» ARTICLE:

Geometry Nodes: How to Read Last Digit of a Big Integer?

Question

I have made the following setup:

As you can see, the assertion fails. The Custom Group is what you would expect:

(╯°□°)╯︵ ┻━┻

Some approaches I tried and failed

I figured you can calculate the biggest possible error you got upon conversion to float, by using an expression:

$$\operatorname{floor}\left(2^{\log_{2}n-24}\right)$$

floor(2**(log(number, 2) - 24))

or just much simpler 😜

$$\operatorname{floor}\left({n \over 2^{24}}\right)$$

n // 2**24

And at the end of the integer range $2147483647$ that error is no bigger than $128$. For simplicity I just assumed this maximum regardless of the input, because a loop of 128 iterations is no challenge for a computer (sure, should be optimized when dealing with many numbers).

So the idea is: just after converting the integer to float (add zero to the int) I can convert it back to an integer and see if it's smaller or bigger than the original integer (or equal if I'm lucky, but this case is simple). Then I can add/subtract the calculated error (or assumed $128$) and end up with two float values, one lower than the original integer, one bigger.

» DATA SHOWN:
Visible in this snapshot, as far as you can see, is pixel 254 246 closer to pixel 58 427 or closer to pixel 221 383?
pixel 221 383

...

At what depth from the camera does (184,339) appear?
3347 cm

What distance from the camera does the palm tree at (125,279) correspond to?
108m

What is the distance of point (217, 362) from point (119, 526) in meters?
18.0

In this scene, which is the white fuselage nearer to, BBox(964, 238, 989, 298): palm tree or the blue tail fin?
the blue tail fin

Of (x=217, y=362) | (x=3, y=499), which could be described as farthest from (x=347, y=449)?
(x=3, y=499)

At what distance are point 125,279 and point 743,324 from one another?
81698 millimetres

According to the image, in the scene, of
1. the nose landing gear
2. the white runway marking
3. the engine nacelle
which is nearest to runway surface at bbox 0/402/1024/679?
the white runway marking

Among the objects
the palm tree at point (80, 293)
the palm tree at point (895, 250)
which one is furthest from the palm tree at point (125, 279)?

--

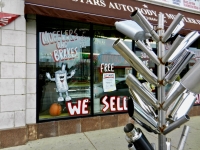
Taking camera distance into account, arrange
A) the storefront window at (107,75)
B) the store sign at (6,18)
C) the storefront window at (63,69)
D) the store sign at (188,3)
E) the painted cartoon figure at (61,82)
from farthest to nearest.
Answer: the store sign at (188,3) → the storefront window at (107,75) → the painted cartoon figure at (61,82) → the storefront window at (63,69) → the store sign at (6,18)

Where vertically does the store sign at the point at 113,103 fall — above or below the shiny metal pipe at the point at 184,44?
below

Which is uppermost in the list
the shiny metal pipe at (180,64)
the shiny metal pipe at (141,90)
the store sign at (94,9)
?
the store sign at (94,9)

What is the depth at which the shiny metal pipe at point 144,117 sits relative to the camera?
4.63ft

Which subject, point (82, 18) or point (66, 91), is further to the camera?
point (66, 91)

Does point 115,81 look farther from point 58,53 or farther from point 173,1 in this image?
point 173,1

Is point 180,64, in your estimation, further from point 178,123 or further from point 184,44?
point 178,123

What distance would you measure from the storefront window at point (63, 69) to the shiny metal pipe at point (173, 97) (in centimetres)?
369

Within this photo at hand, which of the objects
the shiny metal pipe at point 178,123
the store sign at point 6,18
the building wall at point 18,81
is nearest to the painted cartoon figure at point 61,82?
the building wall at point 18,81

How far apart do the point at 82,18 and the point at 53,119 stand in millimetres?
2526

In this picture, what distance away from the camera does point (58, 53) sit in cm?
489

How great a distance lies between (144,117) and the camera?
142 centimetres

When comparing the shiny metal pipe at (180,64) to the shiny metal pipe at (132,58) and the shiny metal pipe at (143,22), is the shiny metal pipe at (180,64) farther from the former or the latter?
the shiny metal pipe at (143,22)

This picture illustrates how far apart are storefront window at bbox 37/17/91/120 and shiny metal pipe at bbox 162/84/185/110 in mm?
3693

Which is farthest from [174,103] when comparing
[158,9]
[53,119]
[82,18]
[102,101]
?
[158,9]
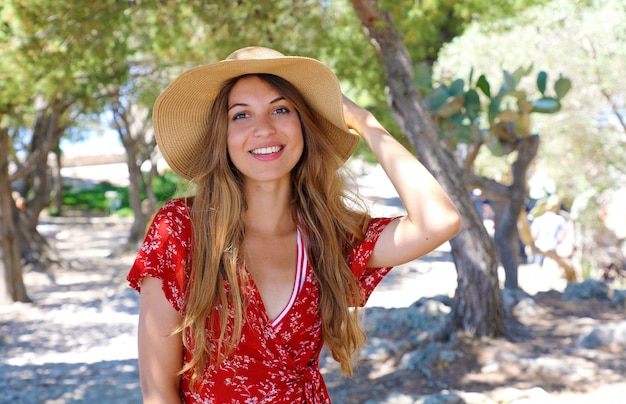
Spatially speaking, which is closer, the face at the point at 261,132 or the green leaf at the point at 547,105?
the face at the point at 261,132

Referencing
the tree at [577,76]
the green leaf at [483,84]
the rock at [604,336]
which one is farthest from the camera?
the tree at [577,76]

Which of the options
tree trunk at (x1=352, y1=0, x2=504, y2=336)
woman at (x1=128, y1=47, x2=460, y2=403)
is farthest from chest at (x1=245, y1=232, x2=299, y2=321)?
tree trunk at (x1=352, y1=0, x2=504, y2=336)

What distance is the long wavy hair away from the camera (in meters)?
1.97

» YOUR TASKS:
**A.** Answer these about the Geometry Nodes question, each on its own line:
(i) What happens to the assertion in the setup shown at the start?
(ii) How is the integer converted to a float in the described idea?
(iii) At the end of the integer range 2147483647, how big can the error get at most?
**B.** Please quote everything in the Geometry Nodes question from "And at the end" down to "with many numbers).".
**C.** Continue the Geometry Nodes question about reading the last digit of a big integer from where it stops.

» EXERCISE RESPONSES:
**A.**
(i) It fails.
(ii) By adding zero to the int.
(iii) No bigger than 128.

**B.**
And at the end of the integer range $2147483647$ that error is no bigger than $128$. For simplicity I just assumed this maximum regardless of the input, because a loop of 128 iterations is no challenge for a computer (sure, should be optimized when dealing with many numbers).

**C.**
First approach was to spawn a curve with two points, and capture on them an integer attribute: the lower bound one the first point (start of curve), and the upper bound on the second point (end of curve). I captured it in the integer domain. Now upon resampling the curve to 129 points, I would expect the integer attribute to lerp with $1$ increments. This is where the idea fails, because apparently lerping is done using float32, even if the datatype is integer. Moreover, even assigning a single integer value to both endpoints before resampling, for a big integer, upon resampling produces a corrupted result (different integer, a negative one). If it actually worked properly, I could use my answer of a repeat zone, simply starting with a modulo $10$ on the lower bound, and iterating through the points, incrementing (mod 10) my digit only if the captured attribute on currently evaluated point is lower than the original integer.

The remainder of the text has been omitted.